I really can't think of many downsides. There really isn't ever a time I don't want to ride. I guess one downside would be that I either have to ride to work in my work clothes or else carry extra clothes to change into when I get there. For now I ride in the same pants I wear to work, usually jeans, and bring a fresh shirt in my backpack. It works for now but when it gets hotter I will probably have to switch to shorts.

Another disadvantage is that it takes more planning to get to the store. I can stop if I just need one or two things, but I can't do my grocery shopping on the way home like I used to. On the other hand, that keeps me from buying unnecessary crap I don't need. Or at least not buying it so often.
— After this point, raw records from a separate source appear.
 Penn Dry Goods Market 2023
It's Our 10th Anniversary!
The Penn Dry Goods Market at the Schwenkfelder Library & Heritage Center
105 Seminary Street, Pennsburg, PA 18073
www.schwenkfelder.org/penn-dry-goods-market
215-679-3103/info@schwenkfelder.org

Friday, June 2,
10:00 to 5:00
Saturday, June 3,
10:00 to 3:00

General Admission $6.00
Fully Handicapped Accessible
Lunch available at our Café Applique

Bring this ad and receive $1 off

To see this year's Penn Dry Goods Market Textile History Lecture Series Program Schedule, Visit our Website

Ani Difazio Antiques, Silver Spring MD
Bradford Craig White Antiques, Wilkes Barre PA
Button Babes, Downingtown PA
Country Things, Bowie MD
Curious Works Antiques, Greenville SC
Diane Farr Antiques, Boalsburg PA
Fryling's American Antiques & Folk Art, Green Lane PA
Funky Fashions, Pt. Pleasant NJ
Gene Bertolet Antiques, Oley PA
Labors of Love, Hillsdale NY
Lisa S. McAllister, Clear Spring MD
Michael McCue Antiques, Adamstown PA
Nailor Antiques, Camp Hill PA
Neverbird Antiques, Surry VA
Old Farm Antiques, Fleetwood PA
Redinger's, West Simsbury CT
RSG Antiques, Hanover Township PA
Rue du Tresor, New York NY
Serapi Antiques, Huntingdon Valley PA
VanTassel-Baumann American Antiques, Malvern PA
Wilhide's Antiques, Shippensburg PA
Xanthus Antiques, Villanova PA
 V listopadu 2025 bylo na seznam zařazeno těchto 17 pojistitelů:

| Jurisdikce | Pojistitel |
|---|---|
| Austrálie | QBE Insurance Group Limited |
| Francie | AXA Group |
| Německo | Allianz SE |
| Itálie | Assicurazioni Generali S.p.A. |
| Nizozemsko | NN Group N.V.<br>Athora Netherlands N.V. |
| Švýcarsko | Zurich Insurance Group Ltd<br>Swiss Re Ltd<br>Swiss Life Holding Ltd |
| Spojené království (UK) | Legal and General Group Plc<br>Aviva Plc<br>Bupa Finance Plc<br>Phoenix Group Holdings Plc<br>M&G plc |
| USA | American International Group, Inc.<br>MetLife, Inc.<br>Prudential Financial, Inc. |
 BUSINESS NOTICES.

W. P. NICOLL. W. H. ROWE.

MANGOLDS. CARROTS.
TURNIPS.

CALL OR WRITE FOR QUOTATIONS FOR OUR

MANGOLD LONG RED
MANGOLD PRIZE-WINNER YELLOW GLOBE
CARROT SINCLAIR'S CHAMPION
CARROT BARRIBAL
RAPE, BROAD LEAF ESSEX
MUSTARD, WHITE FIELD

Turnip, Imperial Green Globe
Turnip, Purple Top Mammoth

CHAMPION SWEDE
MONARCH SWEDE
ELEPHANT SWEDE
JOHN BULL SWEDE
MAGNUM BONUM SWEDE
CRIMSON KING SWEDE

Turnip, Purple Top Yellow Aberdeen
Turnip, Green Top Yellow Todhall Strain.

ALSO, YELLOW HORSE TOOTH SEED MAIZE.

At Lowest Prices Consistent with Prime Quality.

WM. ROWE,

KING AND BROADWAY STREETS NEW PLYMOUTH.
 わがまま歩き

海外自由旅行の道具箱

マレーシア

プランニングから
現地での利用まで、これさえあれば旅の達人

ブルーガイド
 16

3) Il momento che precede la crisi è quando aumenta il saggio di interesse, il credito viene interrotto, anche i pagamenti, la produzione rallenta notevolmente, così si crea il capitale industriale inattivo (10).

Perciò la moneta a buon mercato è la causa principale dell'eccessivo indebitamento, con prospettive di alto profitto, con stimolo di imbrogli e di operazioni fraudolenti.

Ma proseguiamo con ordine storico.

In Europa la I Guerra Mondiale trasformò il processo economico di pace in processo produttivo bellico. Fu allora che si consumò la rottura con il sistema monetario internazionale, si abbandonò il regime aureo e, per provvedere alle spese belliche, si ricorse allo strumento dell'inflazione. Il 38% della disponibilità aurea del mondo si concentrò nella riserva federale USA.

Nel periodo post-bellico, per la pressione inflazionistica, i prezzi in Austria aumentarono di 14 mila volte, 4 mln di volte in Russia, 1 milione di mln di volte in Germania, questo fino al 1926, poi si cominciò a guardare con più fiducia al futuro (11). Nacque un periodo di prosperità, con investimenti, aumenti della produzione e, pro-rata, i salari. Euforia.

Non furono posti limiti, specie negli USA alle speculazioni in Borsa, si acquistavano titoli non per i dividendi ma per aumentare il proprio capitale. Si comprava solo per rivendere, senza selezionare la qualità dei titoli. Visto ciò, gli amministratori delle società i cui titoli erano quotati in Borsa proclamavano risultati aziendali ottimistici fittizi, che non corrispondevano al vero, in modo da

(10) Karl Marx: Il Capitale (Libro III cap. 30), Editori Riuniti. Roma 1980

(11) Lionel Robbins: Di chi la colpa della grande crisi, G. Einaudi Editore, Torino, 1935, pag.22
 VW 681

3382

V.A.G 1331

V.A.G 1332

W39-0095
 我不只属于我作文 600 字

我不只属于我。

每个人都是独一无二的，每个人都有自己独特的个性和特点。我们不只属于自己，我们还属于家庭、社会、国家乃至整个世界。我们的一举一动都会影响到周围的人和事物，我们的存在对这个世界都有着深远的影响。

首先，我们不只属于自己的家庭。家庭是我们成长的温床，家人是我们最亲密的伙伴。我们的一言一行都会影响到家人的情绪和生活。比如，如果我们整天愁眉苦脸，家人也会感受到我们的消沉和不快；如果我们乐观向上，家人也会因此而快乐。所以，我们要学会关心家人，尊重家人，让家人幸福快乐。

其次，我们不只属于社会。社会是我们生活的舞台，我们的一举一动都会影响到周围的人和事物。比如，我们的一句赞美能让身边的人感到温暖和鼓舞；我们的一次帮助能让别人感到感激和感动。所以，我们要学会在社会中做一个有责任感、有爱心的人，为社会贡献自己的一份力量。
I really think many people in Tucson could be riding to work if they wanted to. I know that I would consider anything up to about 15 miles away to be bike commutable. Beyond that it would start getting tough, but most of us honestly don't live that far away from work. "But doesn't it get you all sweaty?" people ask. Well... yes. But it's not anything that some paper towels and water, deoderant, fresh clothes, and, of course, putting your hair back can't fix. (Particularly for me, since I work outside. Trust me, in the summer by 10:00 a.m. there is no difference in smell between a mobility instructor who biked to work and one who drove in an air-conditioned car.) Besides, I really don't care if I arrive a little sweaty -- I am proud of being a bike commuter and not contributing to America's foreign oil dependency problem or the high costs of health care brought on by the American obesity problem.

One more thing -- I have started seeing more bike commuters as gas gets more and more expensive, but I have to ask, why are they all male? I don't think I have ever seen a female cyclist in the mornings, as in, not EVER! I so hope it's not because of the hair-getting-messed-up thing. Please tell me that's not it!